My mother passed away last Wednesday. She left us peacefully, in her sleep.
Her death stands in stark contrast to the freewheeling life she led. Us kids, my oldest sister and me, were merely along for the ride.
Many that know me know that I cut off any relationship with my mom in high school. It wasn’t due to any lack of love, but I had my own self-preservation to think about. A decent life could not co-exist with my mom.
I’ve reacted to the news the way anyone would react to the death of a long-lost aunt or distant cousin. There’s that tickle in the brain when you lose someone you love but have no real relationship with: it hurts a little, but only a little.
I just finished reading The Grapes of Wrath, and in the book the character of Ma Joad becomes the head of the family after instability rocks the ground underneath the Joad men. Through her steady hand and strong will, Ma Joad becomes the solid foundation of the Joad “fambly” – despite the move cross-country to a state full of unknowns.
My own life has lacked one continuous “Ma Joad” figure. When I was young, my Grandma Bonnie (my mother’s mother) was there for me. As I grew up, my Grandma Maxine (my dad’s mother) and my Grandpa Bill (my mother’s grandfather) helped me along until I moved in with my dad right before high school. I needed the help because my own mother was the anti-Ma Joad: a constant source of chaos, instability, and high drama.
But all that is gone, now.
My sister gave me an old photo album Monday night, when her, my grandma, and me paid respects to my mom in our own, traditional way. Inside were pictures from when my parents were still together and I was a newborn.

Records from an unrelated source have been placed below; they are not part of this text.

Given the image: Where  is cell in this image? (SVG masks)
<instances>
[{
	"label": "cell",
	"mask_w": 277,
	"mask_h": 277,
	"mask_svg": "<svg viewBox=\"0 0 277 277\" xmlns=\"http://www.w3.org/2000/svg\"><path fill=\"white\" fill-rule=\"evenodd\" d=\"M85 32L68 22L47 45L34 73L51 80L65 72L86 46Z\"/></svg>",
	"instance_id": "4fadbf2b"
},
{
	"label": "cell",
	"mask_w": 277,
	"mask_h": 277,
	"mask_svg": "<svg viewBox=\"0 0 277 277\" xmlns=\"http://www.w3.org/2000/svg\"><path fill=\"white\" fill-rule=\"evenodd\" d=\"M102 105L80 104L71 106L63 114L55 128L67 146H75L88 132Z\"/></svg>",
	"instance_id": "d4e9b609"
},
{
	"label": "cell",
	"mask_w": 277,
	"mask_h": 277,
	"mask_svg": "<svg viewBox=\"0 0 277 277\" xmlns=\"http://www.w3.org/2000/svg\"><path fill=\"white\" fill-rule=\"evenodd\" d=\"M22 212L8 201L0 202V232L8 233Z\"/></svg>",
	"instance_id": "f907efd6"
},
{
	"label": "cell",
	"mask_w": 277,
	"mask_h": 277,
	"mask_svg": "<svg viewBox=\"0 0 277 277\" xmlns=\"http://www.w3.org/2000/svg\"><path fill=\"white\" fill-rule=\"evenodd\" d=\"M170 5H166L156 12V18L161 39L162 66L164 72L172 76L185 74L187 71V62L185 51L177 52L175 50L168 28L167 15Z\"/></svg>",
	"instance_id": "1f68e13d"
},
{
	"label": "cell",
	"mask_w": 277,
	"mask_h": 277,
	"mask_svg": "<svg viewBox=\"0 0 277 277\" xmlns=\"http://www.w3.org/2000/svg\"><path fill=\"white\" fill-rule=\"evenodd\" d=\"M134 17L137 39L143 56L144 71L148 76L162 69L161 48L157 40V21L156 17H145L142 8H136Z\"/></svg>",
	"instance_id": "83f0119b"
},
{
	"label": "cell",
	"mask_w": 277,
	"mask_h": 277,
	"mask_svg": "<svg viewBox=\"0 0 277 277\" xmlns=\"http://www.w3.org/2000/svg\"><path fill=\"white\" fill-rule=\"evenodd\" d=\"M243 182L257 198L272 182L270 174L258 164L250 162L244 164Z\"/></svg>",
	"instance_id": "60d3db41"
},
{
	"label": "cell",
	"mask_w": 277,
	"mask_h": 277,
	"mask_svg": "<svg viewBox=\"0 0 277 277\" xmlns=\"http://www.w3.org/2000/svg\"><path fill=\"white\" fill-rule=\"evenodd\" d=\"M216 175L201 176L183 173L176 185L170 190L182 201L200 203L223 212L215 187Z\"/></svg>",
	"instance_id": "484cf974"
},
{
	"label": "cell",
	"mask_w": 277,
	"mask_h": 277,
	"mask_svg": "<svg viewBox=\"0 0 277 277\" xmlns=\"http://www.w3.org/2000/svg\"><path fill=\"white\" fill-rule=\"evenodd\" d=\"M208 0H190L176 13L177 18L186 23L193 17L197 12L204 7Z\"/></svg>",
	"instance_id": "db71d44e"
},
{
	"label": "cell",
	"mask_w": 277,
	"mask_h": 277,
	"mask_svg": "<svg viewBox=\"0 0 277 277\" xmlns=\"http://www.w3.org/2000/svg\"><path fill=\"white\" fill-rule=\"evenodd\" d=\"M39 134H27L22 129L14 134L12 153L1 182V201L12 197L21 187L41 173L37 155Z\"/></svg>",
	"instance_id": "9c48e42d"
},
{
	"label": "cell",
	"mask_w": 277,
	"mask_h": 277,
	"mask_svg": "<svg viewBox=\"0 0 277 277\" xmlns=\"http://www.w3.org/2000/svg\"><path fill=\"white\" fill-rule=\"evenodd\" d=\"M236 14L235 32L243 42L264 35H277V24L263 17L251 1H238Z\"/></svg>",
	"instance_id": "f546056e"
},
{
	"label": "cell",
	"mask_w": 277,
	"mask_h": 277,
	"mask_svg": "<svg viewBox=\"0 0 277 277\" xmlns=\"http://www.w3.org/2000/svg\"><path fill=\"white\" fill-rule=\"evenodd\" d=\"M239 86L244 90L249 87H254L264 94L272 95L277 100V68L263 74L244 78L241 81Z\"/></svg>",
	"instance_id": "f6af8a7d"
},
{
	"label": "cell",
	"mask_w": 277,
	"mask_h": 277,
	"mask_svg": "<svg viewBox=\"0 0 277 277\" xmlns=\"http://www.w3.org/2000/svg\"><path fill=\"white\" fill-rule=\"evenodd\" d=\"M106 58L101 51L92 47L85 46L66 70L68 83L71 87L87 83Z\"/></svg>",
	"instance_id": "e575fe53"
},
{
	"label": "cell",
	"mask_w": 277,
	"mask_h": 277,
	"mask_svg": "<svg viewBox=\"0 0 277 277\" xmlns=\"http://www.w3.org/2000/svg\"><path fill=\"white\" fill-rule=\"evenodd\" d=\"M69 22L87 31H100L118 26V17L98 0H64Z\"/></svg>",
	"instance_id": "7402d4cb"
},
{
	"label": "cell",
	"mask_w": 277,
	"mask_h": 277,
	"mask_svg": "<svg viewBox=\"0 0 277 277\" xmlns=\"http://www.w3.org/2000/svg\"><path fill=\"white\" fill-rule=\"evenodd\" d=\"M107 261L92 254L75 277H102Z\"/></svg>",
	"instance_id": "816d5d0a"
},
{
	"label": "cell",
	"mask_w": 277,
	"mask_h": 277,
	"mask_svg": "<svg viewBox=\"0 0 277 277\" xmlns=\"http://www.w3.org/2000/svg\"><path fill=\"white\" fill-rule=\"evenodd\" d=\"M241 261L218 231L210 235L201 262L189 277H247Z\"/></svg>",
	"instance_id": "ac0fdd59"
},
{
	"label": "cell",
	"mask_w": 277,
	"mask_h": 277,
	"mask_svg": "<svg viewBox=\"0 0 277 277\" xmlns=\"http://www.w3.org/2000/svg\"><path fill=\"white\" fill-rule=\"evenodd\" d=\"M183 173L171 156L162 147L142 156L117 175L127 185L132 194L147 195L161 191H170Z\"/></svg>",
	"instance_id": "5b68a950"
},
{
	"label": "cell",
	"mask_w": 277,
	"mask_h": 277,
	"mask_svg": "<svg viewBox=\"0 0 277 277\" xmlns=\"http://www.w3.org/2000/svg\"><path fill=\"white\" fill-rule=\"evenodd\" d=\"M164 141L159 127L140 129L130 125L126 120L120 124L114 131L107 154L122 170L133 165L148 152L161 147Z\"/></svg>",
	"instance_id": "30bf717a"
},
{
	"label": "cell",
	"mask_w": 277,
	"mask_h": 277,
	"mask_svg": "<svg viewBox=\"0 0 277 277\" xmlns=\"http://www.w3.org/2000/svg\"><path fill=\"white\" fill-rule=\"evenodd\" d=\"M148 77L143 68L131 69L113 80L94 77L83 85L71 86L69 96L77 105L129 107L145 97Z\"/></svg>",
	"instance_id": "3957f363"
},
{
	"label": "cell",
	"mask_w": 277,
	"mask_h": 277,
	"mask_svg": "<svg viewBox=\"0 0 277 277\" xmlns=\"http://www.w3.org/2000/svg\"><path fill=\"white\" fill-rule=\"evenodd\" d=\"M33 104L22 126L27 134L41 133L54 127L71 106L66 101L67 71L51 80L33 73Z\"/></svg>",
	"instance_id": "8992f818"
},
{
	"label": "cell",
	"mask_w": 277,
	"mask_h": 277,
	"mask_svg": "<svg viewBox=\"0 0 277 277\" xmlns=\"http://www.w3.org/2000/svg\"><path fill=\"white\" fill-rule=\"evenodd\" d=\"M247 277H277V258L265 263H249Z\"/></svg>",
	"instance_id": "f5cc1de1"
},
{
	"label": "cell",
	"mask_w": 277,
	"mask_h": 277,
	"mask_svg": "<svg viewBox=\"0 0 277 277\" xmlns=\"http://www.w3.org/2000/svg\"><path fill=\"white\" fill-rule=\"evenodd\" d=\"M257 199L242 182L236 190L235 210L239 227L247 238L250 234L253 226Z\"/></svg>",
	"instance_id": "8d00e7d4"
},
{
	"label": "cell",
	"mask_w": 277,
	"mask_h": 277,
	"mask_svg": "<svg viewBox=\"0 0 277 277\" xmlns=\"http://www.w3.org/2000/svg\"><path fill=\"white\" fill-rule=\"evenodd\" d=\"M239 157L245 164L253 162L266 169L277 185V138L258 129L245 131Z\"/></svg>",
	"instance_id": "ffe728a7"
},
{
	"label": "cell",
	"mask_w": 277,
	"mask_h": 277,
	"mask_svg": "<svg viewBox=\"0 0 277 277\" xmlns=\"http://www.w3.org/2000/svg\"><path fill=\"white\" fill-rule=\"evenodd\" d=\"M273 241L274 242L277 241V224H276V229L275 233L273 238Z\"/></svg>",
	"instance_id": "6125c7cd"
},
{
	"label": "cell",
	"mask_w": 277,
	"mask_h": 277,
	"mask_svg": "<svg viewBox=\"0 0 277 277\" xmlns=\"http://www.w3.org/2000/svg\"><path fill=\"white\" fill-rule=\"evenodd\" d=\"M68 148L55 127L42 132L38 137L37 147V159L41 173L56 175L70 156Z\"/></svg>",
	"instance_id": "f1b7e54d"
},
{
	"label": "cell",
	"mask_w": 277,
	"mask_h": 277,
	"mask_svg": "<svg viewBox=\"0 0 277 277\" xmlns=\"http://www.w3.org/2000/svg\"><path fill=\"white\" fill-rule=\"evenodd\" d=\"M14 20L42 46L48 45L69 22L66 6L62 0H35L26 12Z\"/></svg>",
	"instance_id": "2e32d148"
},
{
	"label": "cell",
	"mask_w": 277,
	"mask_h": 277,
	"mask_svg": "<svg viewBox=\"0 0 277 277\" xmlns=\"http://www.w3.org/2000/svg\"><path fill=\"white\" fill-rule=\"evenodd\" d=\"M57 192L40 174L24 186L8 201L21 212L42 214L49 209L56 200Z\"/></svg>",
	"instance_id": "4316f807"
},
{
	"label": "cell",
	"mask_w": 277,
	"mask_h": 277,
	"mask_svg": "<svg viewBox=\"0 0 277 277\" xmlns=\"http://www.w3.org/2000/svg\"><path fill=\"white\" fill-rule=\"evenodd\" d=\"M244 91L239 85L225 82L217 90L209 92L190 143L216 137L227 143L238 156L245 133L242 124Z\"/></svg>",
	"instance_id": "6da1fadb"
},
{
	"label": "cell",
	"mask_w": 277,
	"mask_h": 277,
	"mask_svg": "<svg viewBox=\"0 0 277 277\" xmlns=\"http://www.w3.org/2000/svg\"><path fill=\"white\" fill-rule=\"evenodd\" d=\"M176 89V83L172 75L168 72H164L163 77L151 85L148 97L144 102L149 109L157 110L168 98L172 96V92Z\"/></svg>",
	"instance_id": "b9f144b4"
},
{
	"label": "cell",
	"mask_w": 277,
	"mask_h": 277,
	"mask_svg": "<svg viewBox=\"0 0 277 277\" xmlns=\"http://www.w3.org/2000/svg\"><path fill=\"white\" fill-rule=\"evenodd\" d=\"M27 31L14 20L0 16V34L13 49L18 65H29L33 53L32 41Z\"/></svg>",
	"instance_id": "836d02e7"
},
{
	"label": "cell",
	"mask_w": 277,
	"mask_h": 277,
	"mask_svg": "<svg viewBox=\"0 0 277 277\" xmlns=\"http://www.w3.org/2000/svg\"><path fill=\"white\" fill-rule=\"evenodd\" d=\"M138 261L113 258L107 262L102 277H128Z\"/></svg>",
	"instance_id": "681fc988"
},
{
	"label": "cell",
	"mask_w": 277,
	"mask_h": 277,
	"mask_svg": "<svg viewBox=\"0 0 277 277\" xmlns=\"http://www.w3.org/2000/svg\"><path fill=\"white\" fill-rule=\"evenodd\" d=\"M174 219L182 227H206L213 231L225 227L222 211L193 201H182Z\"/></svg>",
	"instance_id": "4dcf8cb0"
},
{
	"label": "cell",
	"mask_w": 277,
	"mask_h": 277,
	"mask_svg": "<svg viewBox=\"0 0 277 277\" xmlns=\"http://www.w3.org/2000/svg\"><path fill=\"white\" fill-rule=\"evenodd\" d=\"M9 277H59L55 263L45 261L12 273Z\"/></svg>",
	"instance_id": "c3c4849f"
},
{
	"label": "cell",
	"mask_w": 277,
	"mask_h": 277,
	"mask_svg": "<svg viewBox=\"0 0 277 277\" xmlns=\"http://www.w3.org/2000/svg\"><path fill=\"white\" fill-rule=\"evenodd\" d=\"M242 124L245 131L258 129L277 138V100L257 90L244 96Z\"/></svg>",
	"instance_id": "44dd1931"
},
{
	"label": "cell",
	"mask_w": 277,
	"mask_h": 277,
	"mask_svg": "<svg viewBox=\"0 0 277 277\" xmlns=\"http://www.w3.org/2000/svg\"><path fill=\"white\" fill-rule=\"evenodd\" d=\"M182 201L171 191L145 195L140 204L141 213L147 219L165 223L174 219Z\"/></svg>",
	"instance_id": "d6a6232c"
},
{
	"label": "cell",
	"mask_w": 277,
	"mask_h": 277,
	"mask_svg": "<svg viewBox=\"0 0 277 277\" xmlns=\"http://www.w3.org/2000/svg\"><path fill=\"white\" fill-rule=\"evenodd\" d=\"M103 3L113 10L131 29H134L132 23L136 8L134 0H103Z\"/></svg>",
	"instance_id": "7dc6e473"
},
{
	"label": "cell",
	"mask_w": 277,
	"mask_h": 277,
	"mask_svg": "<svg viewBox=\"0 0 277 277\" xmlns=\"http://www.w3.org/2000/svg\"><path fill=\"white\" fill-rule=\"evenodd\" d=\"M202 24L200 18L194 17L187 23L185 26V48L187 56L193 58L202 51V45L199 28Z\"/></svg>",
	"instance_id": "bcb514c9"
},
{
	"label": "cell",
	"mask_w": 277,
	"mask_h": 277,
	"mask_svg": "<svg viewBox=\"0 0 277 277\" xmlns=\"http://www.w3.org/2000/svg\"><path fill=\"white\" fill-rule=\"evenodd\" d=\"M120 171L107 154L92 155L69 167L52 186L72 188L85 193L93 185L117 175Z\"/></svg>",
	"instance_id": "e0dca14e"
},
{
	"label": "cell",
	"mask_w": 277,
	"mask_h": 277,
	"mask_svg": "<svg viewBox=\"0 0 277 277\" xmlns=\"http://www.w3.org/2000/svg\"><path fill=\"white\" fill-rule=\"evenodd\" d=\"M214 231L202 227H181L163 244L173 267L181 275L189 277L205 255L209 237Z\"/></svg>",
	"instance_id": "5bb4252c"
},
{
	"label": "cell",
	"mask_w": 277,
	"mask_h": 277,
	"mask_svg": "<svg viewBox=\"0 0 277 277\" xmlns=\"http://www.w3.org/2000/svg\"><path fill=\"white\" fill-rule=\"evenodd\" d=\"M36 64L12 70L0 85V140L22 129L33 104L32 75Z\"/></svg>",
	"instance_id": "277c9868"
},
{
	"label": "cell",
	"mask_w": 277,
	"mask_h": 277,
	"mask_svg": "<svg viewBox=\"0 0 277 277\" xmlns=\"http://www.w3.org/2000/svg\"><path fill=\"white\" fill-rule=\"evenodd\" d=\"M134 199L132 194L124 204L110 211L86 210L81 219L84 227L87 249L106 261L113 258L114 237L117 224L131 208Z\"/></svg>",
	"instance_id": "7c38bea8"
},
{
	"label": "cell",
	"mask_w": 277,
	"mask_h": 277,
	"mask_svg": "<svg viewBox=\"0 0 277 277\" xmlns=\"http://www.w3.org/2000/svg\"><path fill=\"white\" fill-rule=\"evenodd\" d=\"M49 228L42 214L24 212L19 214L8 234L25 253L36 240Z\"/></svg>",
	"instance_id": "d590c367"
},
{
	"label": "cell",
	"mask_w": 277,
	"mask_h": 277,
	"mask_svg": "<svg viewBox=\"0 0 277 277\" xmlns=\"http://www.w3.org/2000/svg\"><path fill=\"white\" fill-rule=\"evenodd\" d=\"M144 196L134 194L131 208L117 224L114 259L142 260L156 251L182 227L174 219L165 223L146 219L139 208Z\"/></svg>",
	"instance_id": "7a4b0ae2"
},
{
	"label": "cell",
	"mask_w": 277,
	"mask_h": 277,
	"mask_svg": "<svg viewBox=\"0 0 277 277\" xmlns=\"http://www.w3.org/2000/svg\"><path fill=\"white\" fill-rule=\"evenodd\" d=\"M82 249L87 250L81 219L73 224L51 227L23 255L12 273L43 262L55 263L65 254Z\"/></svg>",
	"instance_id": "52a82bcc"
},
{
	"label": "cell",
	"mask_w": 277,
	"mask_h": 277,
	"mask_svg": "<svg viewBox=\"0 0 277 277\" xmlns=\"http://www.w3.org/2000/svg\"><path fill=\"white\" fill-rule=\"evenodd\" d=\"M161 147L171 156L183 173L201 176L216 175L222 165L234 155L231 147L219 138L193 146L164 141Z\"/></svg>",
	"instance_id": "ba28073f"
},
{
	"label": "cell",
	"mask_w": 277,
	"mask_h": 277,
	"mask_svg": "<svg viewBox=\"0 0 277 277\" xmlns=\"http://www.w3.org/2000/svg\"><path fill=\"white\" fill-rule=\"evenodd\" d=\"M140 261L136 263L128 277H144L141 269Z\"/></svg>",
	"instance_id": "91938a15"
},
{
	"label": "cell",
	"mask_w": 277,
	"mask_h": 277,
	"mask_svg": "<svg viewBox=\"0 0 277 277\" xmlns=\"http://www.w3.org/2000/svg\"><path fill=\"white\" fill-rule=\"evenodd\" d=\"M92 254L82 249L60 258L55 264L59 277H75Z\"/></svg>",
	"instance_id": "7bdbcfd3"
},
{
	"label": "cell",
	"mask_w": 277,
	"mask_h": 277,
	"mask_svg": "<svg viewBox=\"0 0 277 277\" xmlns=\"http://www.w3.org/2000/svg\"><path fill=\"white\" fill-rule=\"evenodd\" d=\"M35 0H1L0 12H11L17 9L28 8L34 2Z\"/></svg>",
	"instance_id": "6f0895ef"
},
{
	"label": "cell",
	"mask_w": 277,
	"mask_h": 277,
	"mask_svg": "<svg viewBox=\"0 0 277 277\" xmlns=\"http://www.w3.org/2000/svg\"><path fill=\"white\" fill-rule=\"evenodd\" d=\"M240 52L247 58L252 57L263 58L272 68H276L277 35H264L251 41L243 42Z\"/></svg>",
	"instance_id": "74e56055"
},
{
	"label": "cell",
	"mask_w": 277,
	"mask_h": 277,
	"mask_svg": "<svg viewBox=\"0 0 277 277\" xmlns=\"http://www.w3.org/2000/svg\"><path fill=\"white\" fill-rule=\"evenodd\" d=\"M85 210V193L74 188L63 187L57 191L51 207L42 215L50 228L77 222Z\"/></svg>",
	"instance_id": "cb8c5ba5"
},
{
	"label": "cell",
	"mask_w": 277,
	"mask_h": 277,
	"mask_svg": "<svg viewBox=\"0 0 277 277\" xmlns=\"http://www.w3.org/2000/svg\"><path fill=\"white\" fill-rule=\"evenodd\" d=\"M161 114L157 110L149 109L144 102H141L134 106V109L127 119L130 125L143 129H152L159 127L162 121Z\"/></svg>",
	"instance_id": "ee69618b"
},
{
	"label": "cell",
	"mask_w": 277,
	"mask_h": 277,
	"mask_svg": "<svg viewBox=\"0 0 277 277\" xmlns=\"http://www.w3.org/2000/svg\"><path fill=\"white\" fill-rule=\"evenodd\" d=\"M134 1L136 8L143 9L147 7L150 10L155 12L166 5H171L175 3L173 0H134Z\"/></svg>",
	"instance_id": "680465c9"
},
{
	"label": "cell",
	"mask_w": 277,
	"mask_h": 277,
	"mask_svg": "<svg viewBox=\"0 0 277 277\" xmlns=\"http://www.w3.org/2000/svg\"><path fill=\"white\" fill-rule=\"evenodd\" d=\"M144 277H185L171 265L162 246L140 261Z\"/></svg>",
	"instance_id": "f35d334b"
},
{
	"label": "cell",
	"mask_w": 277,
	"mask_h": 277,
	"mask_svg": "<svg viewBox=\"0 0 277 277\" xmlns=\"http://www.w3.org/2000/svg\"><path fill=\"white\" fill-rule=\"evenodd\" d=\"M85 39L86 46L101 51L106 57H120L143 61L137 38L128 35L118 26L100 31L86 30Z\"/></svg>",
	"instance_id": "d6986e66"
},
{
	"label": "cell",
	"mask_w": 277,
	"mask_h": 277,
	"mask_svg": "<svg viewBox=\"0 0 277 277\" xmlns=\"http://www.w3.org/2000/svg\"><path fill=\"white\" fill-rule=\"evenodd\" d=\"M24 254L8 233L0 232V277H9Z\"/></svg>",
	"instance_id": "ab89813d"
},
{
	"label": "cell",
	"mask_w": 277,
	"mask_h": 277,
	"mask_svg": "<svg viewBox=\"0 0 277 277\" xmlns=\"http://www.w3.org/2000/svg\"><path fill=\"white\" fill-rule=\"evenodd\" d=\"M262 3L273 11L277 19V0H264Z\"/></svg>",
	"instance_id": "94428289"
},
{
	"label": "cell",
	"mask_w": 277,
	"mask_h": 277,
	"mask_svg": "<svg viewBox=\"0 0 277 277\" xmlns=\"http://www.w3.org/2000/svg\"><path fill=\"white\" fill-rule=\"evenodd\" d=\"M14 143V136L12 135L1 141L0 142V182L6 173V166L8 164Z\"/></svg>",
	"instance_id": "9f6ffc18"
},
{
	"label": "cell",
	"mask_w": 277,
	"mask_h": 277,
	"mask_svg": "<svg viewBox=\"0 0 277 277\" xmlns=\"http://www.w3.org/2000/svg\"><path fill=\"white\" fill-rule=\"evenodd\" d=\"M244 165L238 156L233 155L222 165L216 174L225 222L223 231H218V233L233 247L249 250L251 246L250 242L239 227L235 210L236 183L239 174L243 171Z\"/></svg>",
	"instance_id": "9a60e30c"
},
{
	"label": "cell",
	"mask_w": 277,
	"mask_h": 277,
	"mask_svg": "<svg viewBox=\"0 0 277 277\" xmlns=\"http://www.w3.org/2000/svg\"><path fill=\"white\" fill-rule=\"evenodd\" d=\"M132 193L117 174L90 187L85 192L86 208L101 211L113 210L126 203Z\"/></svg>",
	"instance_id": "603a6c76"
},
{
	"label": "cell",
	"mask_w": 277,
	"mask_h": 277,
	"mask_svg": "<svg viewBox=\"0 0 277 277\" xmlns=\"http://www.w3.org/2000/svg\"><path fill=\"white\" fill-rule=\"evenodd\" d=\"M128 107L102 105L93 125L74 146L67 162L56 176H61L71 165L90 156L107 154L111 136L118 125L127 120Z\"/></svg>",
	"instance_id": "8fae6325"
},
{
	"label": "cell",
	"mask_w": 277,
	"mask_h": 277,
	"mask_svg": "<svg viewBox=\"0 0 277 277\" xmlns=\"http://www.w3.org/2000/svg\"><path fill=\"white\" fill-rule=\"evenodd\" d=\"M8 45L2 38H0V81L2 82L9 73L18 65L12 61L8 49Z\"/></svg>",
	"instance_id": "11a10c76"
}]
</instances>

These pictures, combined with many others I have from my childhood, reveal the chimera that was my mother. Sweet, fun-loving, easy to laugh – this is what I remember and saw in those pictures. In fact, it’s obvious that she cared about me as a baby. Then there was the ugly side.
Which is why looking through the pictures points out my mom’s tragedy. A person so vibrant and so happy eventually ruined her own life with drugs and alcohol. Things could have been so much different.
As it was, I never had that sense of “fambly” or stability that I read about in Grapes. I attended 10 different elementary schools, three in the 5th grade, and four different junior highs. We lived in more houses and apartments that I can remember. We were homeless for a while. Life was a whirlwind, and that kind of living has a tremendous effect on kids.
So there are other things, besides pictures, that my mother left us. For myself, I’ve learned over the years that I have a neurotic attachment to stability. I have my schedule, and my routine, and I hate it when things don’t go “according to plan.” I show up early, and I fucking hate moving. The direct result of my mother’s chaotic life was an aversion to chaos; I swung toward order and ritual, and I swung hard.
My sister – my poor, poor sister – is another story entirely. She bore the full brunt of my mother’s behavior, and she deals with the consequences ever day. And because she never left my mother behind, my sister is having the most trouble dealing with my mom’s death.
But even she said, at dinner the other night, “I kind of feel relieved.”
This is the legacy of my mom. Being with her was like living in Florida, knowing there’s a high possibility that a strong hurricane would come and blow your shit out to sea.
I chose to up and move to my dad’s when I was 14, in search of a stable household and a parent who didn’t abuse themself or those around them, but I’m sure in some ways my mom never left me. She was always outside the boarded-up windows I built for myself, howling away and wrecking havok.
It’s sad that we all feel relieved now that she’s dead, because we should be feeling something else. Not sadness, not peace, but that we lost something important to our lives.
That’s not how it happened, and so I haven’t felt much at all in the week since she’s been gone. I did such a good job of keeping her out of my life for the past few years that I didn’t really lose anything when she passed. She was gone to begin with, in my eyes.
Now she’s finally at peace. And so am I.